Lulled by the same old baby-prattle

With intermixture of the rattle,

When she would have them creep, stand steady

Upon their feet, or walk already,

Not to speak of trying to climb.

I will be wise another time,

And not desire a wall between us,

When next I see a church-roof cover

So many species of one genus,

All with foreheads bearing Lover

Written above the earnest eyes of them;

All with breasts that beat for beauty,

Whether sublimed, to the surprise of them,

In noble daring, steadfast duty,

The heroic in passion, or in action, —

Or, lowered for the senses’ satisfaction,

To the mere outside of human creatures,

Mere perfect form and faultless features.

What! with all Rome here, whence to levy

Such contributions to their appetite,

With women and men in a gorgeous bevy,

They take, as it were, a padlock, and clap it tight

On their southern eyes, restrained from feeding

On the glories of their ancient reading,

On the beauties of their modern singing,

On the wonders of the builder’s bringing,

On the majesties of Art around them, —

And, all these loves, late struggling incessant,

When faith has at last united and bound them,

They offer up to God for a present!

Why, I will, on the whole, be rather proud of it, —

And, only taking the act in reference

To the other recipients who might have allowed of it

I will rejoice that God had the preference!

XII.

So I summed up my new resolves:

Too much love there can never be.

And where the intellect devolves

Its function on love exclusively,

I, as one who possesses both,

Will accept the provision, nothing loth,

— Will feast my love, then depart elsewhere,

That my intellect may find its share.

And ponder, O soul, the while thou departest,

And see thou applaud the great heart of the artist,

Who, examining the capabilities

Of the block of marble he has to fashion

Into a type of thought or passion, —

Not always, using obvious facilities,

Shapes it, as any artist can,

Into a perfect symmetrical man,

Complete from head to foot of the life-size,

Such as old Adam stood in his wife’s eyes, —

But, now and then, bravely aspires to consummate

A Colossus by no means so easy to come at,

And uses the whole of his block for the bust,

Leaving the minds of the public to finish it,

Since cut it ruefully short he must:

On the face alone he expends his devotion;

He rather would mar than resolve to diminish it,

— Saying, “Applaud me for this grand notion

“Of what a face may be!

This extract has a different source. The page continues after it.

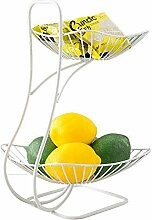 Obst Etagere 2 Stöckig, Früchtekorb Metall, 2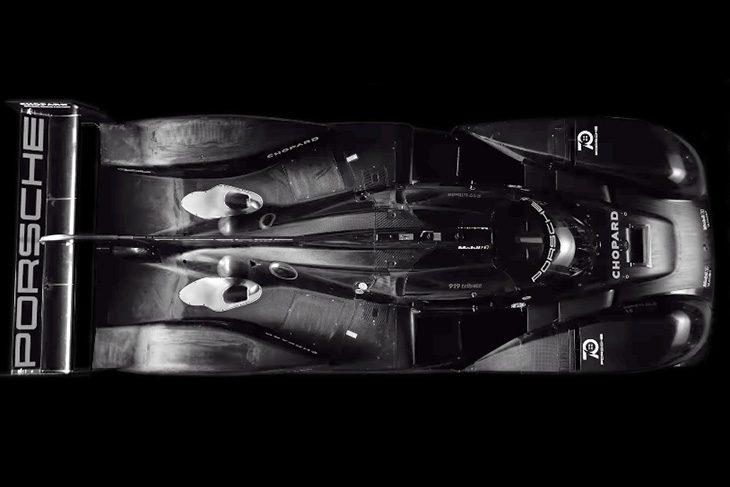 Jani Breaks Spa Track Record in Porsche 919 Hybrid Evo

As for completing it

“In breast and body and limbs, do that, you!”

All hail! I fancy how, happily meeting it,

A trunk and legs would perfect the statue,

Could man carve so as to answer volition.

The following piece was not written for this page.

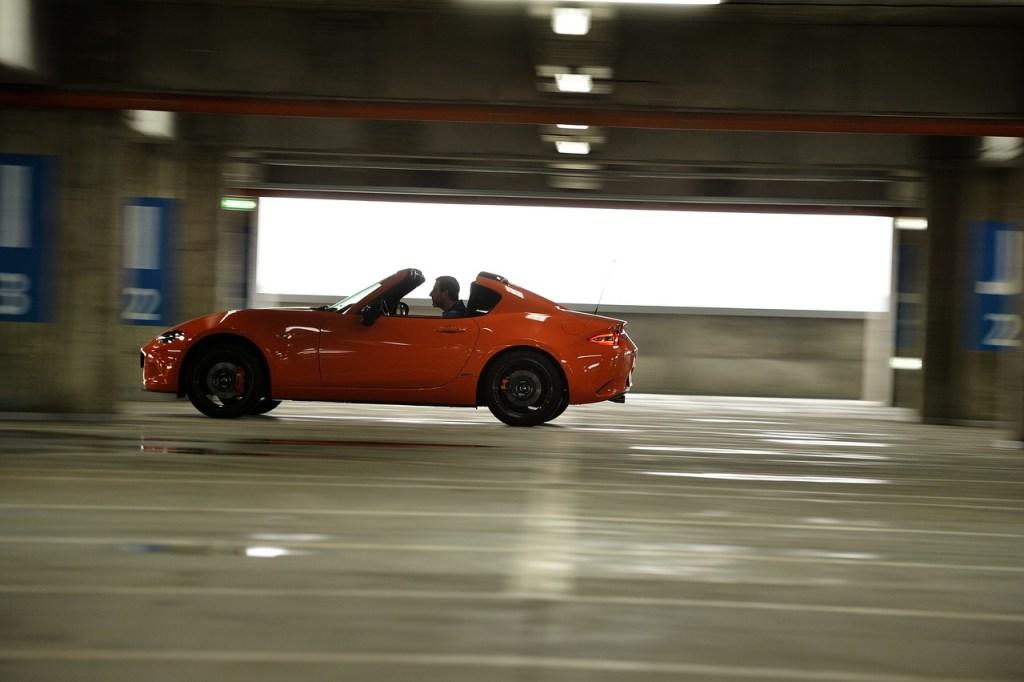 Mazda MX-5 30TH Anniversary (38)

And how much nobler than petty cavils,

A hope to find, in my spirit-travels,

Some artist of another ambition,

Who having a block to carve, no bigger,

Has spent his power on the opposite quest,

And believed to begin at the feet was best —

For so may I see, ere I die, the whole figure!

XIII.

No sooner said than out in the night!

And still as we swept through storm and night,

My heart beat lighter and more light:

And lo, as before, I was walking swift,

With my senses settling fast and steadying,

But my body caught up in the whirl and drift

Of the Vesture’s amplitude, still eddying

On just before me, still to be followed,

As it carried me after with its motion,

— What shall I say? — as a path were hollowed,

And a man went weltering through the ocean

Sucked along in the flying wake

Of the luminous water-snake.

XIV.

Alone! I am left alone once more —

(Save for the Garment’s extreme fold

Abandoned still to bless my hold)

Alone, beside the entrance-door

Of a sort of temple, — perhaps a college,

— Like nothing I ever saw before

At home in England, to my knowledge.

The tall, old, quaint, irregular town!

It may be . . though which, I can’t affirm . . any

Of the famous middle-age towns of Germany;

And this flight of stairs where I sit down,

Is it Halle, Weimar, Cassel, or Frankfort,

Or Göttingen, that I have to thank for’t?

It may be Göttingen, — most likely.

Through the open door I catch obliquely

Glimpses of a lecture-hall;

And not a bad assembly neither —

Ranged decent and symmetrical

On benches, waiting what’s to see there;

Which, holding still by the Vesture’s hem,

I also resolve to see with them,

Cautious this time how I suffer to slip

The chance of joining in fellowship

With any that call themselves His friends,

As these folks do, I have a notion.

But hist — a buzzing and emotion!

All settle themselves, the while ascends

By the creaking rail to the lecture-desk,

Step by step, deliberate

Because of his cranium’s over-freight,

Three parts sublime to one grotesque,

If I have proved an accurate guesser,

The hawk-nosed, high-cheek-boned Professor.

I felt at once as if there ran

A shoot of love from my heart to the man —

That sallow, virgin-minded, studious

Martyr to mild enthusiasm,

As he uttered a kind of cough-preludious

That woke my sympathetic spasm,

(Beside some spitting that made me sorry)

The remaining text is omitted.